I got myself into a safer position and caught a wave into the beach, riding it on my belly. I flailed my way out of the sea, reaching the sand - the sanctuary I was begging for moments before. I wanted to collapse and howl on all fours - I needed to release some of the adrenaline still coursing through my body.
I looked around, dazed and confused by the ordeal. I was seeking support, a hug, something! But everyone around me was oblivious.
I almost fucking died, and no one even saw it.
I sat on the shore, facing the water that had just digested me and spat me back out. A few tears rolled down my cheeks while my mind processed the experience I'd just endured. I took some deep breaths, more consciously than ever, appreciating every molecule of air that entered my body - grateful for each breath. While unconsciously, my body worked on regulating my heart rate and neutralising the hormone imbalance.

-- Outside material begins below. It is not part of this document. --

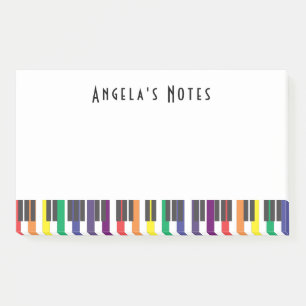 Rainbow Piano Keys Post-it Klebezettel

I never leave the ocean the same person I was when I walked in. Perhaps it's a rebirth of sorts. However, this felt far more significant and poignant than ever. I allowed myself a few more moments on that beach to reflect. Everyone and everything around me was the same; nothing had changed externally, yet here I was - a fresh, new me.
As my mind and body returned to the present moment, I noticed people having fun, playing around in the white water ahead of me. I smiled gently to myself - finally accepting the unexpected gift mother nature had just given me. There was little hesitation before I decided to pick up my board and join the others.
The experience made me realise that this is why I surfed; to feel alive, to experience all of life, not just the divine, but the terrifying and challenging, too.
Now, ready and willing for every opportunity the ocean has to offer me - I continue my quest for the perfect wave. Only now, it's not merely a way to seek refuge from my own, inner turbulence, but to embrace all the lessons the ocean has yet to teach me.